Yeah. And it has a strong sort of like, it connects to the quality of innocence as well of just this sort of original natural kind of been there since you were a kid. Just how you receive the world before it gets gunked up with a bunch of stuff.
Again, I find this very intriguing. I kind of like the childhood version of myself better than I like the current version of myself. So what very practically can we do to get back in touch with that?
Yeah, so there's a exercise in the book and it starts with just building some safety in the different aspects of yourself. So one thing that pulls us out of that kind of sensitivity is that it's just not safe for the naturalness to sort of be itself. There's a sense of like having to put on a posture or a mask or a defense and they get stacked up as we go through life.

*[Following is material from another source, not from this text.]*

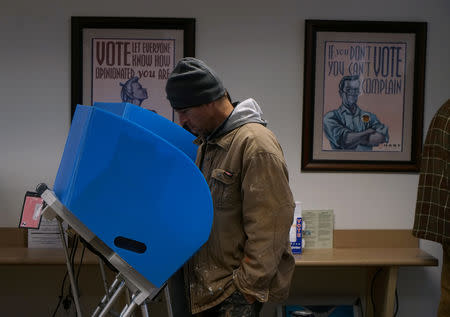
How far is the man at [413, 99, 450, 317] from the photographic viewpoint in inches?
69.6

So it's sort of like getting into a safe space
place you know like a place where you're meditating and you know nothing's going to come get you or you don't have to be a certain way and then sort of letting that infuse and then spending some time the question yeah what's what's the way of being that's been there since a kid is a good way there's a few more questions as well in the book but like just sitting with that and trying to feel into are there specific aspects of experience that i
feel or focus on or sense and then that's the sort of individual thing and then also we do on retreats i've sort of worked with this quite a lot where again it's the allowing thing often people are like for some reason have learned that they're not allowed to see what they can see and actually if you start saying to people i would just describe what you're seeing sit in partners and just describe what you're seeing in their emotions or describe what you imagine they're
in a world might be like, or you can actually see a lot more than you think you can see. There's like a lot more sensitivity there, but we've sort of learned not to include it because it's not polite or for many reasons, I guess. But so you can also do it in sort of pairs or small groups and explore it.